**Passage:**
======
Search code examples
mysqlsqlaggregate-functionssql-function

I can't find the issue with this SQL funtion


Here is the code of the (My)SQL function (it works outside of the function), but I can't manage to save it as a function for further reuse...

This is an example of the working query:

SELECT
  (
    SUM(Items_Available * Store_Sales) - (SUM(Items_Available) * SUM(Store_Sales)) / COUNT(*)
  ) / (
    SQRT(
      SUM(Items_Available * Items_Available) - (SUM(Items_Available) * SUM(Items_Available)) / COUNT(*)
    ) * SQRT(
      SUM(Store_Sales * Store_Sales) - (SUM(Store_Sales) * SUM(Store_Sales)) / COUNT(*)
    )
  ) as pearson_r
FROM
  store_sales

I've extracted the business logic into this UDF:

DELIMITER $$
DROP FUNCTION IF EXISTS PEARSON_R $$
CREATE FUNCTION PEARSON_R(X INT, Y INT) RETURNS FLOAT DETERMINISTIC
BEGIN
  
  RETURN (SUM(X * Y) - (SUM(X) * SUM(Y)) / COUNT(*)) / (SQRT(SUM(X * X) - (SUM(X) * SUM(X)) / COUNT(*)) * SQRT(SUM(Y * Y) - (SUM(Y) * SUM(Y)) / COUNT(*)));
END$$
DELIMITER ;

When I try to execute this code in command line, I get this useless error message:

> SELECT PEARSON_R(Items_Available, Store_Sales) FROM store_sales;

ERROR 1111 (HY000): Invalid use of group function

Do you have any idea?

I tried to simplify a lot the function but once I use a group function, I have this error.


Solution

  • The main problem is that your function refers to aggregate functions : COUNT, SUM... These are not valid in the scope of the function, that cannot refer, infer, or even assume anything about the context of the calling query.

    In my opinion the function code should not even compile (but it does) ; we can reproduce the issue with just:

    select PEARSON_R (1, 2);
    Error: ER_INVALID_GROUP_FUNC_USE: Invalid use of group function
    

    If you want to move some of the logic to a function, then it would need to take each and every aggregate value as an argument. The signature would look like:

    CREATE FUNCTION PEARSON_R(
        SUM_X  INT,     -- SUM(X)
======
**Information supplied:**

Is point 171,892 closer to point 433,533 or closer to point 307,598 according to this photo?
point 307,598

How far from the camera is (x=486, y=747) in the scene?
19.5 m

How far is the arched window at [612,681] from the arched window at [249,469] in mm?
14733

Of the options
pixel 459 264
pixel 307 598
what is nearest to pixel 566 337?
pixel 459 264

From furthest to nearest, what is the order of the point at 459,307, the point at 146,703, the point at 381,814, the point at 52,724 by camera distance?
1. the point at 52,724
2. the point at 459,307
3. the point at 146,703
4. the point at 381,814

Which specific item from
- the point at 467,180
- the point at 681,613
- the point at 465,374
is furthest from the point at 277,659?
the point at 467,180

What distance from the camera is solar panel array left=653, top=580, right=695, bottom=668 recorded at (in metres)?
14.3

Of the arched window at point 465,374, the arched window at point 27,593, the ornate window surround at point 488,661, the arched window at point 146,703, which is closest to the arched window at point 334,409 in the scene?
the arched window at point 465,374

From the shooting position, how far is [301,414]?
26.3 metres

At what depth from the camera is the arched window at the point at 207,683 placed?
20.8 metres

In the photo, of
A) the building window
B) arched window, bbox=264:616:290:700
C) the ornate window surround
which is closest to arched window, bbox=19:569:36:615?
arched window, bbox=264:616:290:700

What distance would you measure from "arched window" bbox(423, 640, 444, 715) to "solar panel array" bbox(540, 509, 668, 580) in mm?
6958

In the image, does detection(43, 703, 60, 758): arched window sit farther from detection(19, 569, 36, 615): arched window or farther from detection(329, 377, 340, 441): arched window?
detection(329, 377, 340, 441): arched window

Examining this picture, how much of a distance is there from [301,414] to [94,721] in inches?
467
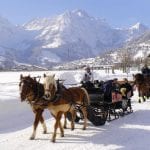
======
**Task instructions:**
- a) Copy word for word the part of the SQL function thread from "Here is the" to "(SUM(Items_Available) * SUM(Store_Sales)) / COUNT(*)".
- b) In one to three sentences, explain why the SQL function thread says calling PEARSON_R produces the "Invalid use of group function" error.

**Written responses:**
- a)
Here is the code of the (My)SQL function (it works outside of the function), but I can't manage to save it as a function for further reuse...

This is an example of the working query:

SELECT
  (
    SUM(Items_Available * Store_Sales) - (SUM(Items_Available) * SUM(Store_Sales)) / COUNT(*)

- b) The function refers to aggregate functions such as COUNT and SUM, and these are not valid within the scope of a function. A function cannot refer to, infer, or even assume anything about the context of the query that calls it.